Notes: The model predicting any SAM use on alcohol days included 1,917 days nested in 381 participants. The model predicting any SAM use on marijuana days included 2,166 days nested in 326 participants. Current education status was coded as 1 (attending a 4-year college or university) and 0 (all other options). Weekend refers to the day on which the behavior occurred (i.e., alcohol or marijuana use) and was coded 1 (Thursday, Friday, Saturday) and 0 (all other days).

*

p < .05;

**

p < .01;

***

p < .001.

At Level 1, on days individuals had elevated coping motives, enhancement motives, and conformity motives, there was a greater likelihood of SAM use on alcohol days (i.e., more likely to use marijuana with alcohol so that effects overlapped compared with using only alcohol). Social motives were not significant at Level 1.

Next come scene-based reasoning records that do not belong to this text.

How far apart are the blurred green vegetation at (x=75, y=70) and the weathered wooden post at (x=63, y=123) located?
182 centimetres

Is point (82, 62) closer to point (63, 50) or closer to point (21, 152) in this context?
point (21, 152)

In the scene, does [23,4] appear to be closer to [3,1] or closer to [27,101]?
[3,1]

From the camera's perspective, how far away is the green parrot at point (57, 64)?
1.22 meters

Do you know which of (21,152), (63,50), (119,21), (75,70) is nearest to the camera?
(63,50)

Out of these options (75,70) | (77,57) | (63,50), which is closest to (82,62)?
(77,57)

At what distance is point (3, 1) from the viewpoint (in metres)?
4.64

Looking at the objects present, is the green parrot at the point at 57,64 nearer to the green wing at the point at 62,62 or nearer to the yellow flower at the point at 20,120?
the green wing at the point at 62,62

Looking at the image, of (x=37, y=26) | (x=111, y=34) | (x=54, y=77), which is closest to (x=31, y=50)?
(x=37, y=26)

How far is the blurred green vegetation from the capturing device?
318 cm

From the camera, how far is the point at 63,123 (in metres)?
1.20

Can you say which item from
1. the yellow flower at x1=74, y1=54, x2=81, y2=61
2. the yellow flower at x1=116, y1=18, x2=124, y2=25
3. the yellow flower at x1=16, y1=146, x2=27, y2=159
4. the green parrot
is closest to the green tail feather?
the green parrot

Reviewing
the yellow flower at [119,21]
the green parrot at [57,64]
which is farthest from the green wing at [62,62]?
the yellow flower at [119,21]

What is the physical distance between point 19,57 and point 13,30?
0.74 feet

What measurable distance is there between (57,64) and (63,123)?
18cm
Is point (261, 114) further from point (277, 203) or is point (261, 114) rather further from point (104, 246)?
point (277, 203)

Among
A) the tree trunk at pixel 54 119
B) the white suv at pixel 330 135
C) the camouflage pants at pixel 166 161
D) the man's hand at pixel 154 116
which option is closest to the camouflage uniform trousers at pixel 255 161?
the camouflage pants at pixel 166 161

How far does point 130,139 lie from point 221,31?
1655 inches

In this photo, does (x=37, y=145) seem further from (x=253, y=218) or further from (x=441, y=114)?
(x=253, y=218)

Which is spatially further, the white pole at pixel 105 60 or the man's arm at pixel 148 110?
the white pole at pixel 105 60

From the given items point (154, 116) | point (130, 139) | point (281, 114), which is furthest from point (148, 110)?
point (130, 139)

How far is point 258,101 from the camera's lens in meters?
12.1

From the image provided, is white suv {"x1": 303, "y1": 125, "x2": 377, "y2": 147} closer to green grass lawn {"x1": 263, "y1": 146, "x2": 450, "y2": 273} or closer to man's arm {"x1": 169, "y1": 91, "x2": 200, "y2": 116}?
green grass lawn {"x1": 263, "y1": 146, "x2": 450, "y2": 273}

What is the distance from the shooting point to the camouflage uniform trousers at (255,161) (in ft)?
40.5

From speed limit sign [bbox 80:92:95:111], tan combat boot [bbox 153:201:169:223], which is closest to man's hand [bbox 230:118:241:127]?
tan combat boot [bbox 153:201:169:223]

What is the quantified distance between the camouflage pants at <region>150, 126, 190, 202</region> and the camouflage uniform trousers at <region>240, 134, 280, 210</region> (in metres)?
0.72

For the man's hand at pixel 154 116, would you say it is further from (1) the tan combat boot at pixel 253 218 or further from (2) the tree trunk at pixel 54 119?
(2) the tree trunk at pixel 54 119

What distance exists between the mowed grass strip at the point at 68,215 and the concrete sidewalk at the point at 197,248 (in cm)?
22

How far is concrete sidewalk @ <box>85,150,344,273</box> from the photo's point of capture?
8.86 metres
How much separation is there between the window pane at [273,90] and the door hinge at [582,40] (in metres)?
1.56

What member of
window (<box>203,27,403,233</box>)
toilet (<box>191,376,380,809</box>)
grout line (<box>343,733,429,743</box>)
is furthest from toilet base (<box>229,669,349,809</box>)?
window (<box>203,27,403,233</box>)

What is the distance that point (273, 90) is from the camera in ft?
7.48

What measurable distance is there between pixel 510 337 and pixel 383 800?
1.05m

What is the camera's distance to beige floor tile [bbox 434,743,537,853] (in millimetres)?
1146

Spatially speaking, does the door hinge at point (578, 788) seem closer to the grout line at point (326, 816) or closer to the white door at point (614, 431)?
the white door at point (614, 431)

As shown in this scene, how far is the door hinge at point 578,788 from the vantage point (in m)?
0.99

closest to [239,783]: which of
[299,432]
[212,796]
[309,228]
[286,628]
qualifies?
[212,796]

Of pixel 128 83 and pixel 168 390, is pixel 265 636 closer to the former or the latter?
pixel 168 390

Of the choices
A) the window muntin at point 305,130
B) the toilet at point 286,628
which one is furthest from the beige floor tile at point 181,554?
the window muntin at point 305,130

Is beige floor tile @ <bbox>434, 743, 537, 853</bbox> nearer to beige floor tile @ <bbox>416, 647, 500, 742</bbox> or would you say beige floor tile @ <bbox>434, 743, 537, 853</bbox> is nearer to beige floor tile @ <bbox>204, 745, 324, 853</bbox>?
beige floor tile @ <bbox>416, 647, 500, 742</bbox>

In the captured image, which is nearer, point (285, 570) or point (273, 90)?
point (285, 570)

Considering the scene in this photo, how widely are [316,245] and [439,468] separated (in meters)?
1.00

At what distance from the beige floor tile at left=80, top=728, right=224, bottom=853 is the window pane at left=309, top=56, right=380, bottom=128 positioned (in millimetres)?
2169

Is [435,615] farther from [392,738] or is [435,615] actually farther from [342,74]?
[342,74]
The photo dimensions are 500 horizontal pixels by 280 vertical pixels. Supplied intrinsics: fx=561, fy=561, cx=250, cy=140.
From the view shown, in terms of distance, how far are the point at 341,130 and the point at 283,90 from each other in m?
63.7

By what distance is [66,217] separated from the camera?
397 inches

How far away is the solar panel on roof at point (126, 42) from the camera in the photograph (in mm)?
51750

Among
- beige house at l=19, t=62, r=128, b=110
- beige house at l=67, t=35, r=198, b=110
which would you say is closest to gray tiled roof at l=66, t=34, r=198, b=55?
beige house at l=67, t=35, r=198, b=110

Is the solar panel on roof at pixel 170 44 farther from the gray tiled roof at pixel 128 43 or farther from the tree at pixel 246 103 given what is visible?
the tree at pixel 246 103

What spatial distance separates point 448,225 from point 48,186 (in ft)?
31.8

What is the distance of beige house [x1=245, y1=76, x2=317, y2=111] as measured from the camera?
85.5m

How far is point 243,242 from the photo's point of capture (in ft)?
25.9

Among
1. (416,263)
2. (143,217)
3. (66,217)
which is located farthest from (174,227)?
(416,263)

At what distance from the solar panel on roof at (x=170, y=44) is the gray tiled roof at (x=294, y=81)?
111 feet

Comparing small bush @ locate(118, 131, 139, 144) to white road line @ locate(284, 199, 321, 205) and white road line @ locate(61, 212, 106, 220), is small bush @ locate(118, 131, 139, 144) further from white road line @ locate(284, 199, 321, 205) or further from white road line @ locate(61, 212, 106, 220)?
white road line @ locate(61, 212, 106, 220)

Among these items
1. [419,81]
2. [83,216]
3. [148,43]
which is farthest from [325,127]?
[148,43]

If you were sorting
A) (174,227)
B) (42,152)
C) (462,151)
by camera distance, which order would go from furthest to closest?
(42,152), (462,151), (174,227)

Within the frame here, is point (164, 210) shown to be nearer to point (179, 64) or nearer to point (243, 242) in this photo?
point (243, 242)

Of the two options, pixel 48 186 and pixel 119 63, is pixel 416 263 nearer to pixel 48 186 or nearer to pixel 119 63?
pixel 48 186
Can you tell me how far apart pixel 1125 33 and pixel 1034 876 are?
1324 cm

Motives predicting SAM use on marijuana days (Aim 3)

For the MLM predicting SAM use on marijuana days (2,166 days nested in 326 participants), at Level 2 only social motives were significant (Table 3). A higher person-mean for social motives was associated with a greater likelihood of SAM use on marijuana days. At Level 1, on days with elevated social, enhancement, or conformity motives, there was a greater likelihood of SAM use on marijuana days (i.e., more likely to use alcohol with marijuana so that effects overlapped compared with using only marijuana). Coping motives were not significant at Level 1.

Discussion

Prior research has demonstrated that motivations for drinking or for marijuana use are associated with use cross-sectionally (Bonn-Miller et al., 2007; Carey & Correia, 1997; Lee et al., 2009; Merrill & Read, 2010; Patrick et al., 2011a; Simons et al., 1998), longitudinally (Merrill et al., 2014; Patrick et al., 2011b, 2016; Read et al., 2003), and from day to day (Arbeau et al., 2011; Armeli et al., 2014, 2016; O’Hara et al., 2015). However, empirical work has not examined motives for alcohol and/or marijuana use together, nor has it addressed whether motives for substance use are associated with simultaneous alcohol and marijuana use on a given day. This study was the first to demonstrate that motives for alcohol and/or marijuana measured together were associated with alcohol use, marijuana use, and SAM use. Consistent with previous literature, social and enhancement motives on a given day were associated with drinking behaviors (O’Hara et al., 2014). Having higher social motives on a given day was the strongest predictor of engaging in HED and consuming more drinks, and stronger conformity motives on a given day were associated with having a greater number of drinks (but not with HED). We found that lower social and elevated enhancement (but not coping or conformity) motives were associated with spending a greater number of hours high. This somewhat contradicts previous research (Bonar et al., 2017) in which stronger enhancement, coping, and social motives were associated with marijuana use. Sample differences (community young adult users vs. emergency department patients, in states with different marijuana regulation) and measurement differences (time spent high vs. marijuana use) may explain the discrepancies. Overall, we found that when young adults had higher social and enhancement (and sometimes conformity) motives on a given day, they tended to use more alcohol; when they had higher enhancement motives on a given day, they tended to spend more time high from marijuana.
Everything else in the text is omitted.